• Tasks to carry out
A: According to the Amazon EKS and Starburst article, what open-source technology powers Starburst?
B: Rewrite the Amazon EKS and Starburst article starting at "Last Updated: December" and ending at "alongside this move.", substituting "companies" for "organizations".

• Document excerpt
↓↓↓
Amazon EKS and Starburst help new users easily adopt, manage, and operate Kubernetes

Last Updated: December 22, 2023

Kubernetes Icon+Starburst Icon

As more and more organizations are looking to the cloud to help fulfill their operational and analytics needs; so is the data center of gravity shifting rapidly from their on-premise legacy data warehouses alongside this move.

Data in the cloud is exploding exponentially, technology has and is evolving to cope with these changes; but crucially, organizations are faced with some of the same challenges as before. However, these particular challenges are more easily overcome using highly elastic and nearly infinitely scalable infrastructure resources that the public cloud provides.

Trino, the underlying open-source technology that powers Starburst, has been part of this story from the beginning by helping fill two key criteria:

  • Providing a seamless analytics bridge between on-premises and the cloud. This bridge reduces the dependency on building ETL pipelines, since Starburst is connecting your cloud data to your data on-premises.
  • Provide a highly performant analytics on the Cloud Data Lake itself.

Through Amazon Web Services (AWS), Starburst has been providing this functionality to its customers from the start. Starburst reduces vendor lock-in and simplifies access to data, no matter where it resides. It also reduces the wait time for ETL/ELT and instead promotes a self-service environment to data and business analysts.

If you need the data, go get it; it is right there waiting for you!

Another key technology that has changed the infrastructure landscape dramatically is Kubernetes. Since its inception over six years ago, creating a vast community and platform for new technology innovations that support modern developers. Though Kubernetes has helped accelerate application delivery and improved the agility of developers, it too is not without its challenges.

Organizations are often restricted in their ability to leverage Kubernetes from their own lack of knowledge and limited talent available to their development and infrastructure teams. However, the industry is continually changing, and solutions like Amazon Elastic Kubernetes Service (Amazon EKS) and Starburst are emerging to help new users easily adopt, manage, and operate Kubernetes.

Amazon EKS helps customers bridge some of these technological gaps around Kubernetes. Users can quickly create a scalable Kubernetes cluster on AWS and integrate them natively with other AWS services. Amazon EKS and Starburst gives users access to a powerful, easy to use, reliable, and integrated Kubernetes management platform.

Wait…you mean Kubernetes can be easy?
↑↑↑
• Entries provided
↓↓↓
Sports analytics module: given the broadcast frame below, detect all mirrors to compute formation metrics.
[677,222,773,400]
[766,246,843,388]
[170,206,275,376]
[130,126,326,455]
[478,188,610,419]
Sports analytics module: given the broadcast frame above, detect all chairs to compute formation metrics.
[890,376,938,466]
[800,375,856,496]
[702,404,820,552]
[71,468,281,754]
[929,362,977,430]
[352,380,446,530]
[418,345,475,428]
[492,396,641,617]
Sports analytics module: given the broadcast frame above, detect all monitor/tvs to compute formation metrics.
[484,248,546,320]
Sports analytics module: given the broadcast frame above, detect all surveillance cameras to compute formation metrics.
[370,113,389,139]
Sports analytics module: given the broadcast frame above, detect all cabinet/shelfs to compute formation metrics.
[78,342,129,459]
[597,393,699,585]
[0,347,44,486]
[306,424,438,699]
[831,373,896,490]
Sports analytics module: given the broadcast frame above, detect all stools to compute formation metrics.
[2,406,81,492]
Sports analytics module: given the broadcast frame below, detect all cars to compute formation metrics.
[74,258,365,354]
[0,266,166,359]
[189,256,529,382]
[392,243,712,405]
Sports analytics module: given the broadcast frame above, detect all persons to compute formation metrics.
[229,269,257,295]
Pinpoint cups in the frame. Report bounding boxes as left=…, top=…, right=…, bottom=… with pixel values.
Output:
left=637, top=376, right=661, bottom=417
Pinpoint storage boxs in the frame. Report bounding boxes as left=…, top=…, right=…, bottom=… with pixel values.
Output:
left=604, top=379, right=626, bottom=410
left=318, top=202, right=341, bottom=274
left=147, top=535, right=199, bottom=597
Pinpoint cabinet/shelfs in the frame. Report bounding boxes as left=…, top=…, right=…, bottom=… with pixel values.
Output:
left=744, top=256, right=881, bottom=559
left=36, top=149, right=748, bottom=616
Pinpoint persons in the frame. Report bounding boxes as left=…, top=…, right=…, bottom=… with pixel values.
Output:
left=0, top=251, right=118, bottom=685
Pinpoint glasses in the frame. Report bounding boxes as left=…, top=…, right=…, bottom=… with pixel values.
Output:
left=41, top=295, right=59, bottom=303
↑↑↑
• Answers for the tasks
A: Trino

B:
Last Updated: December 22, 2023

Kubernetes Icon+Starburst Icon

As more and more companies are looking to the cloud to help fulfill their operational and analytics needs; so is the data center of gravity shifting rapidly from their on-premise legacy data warehouses alongside this move.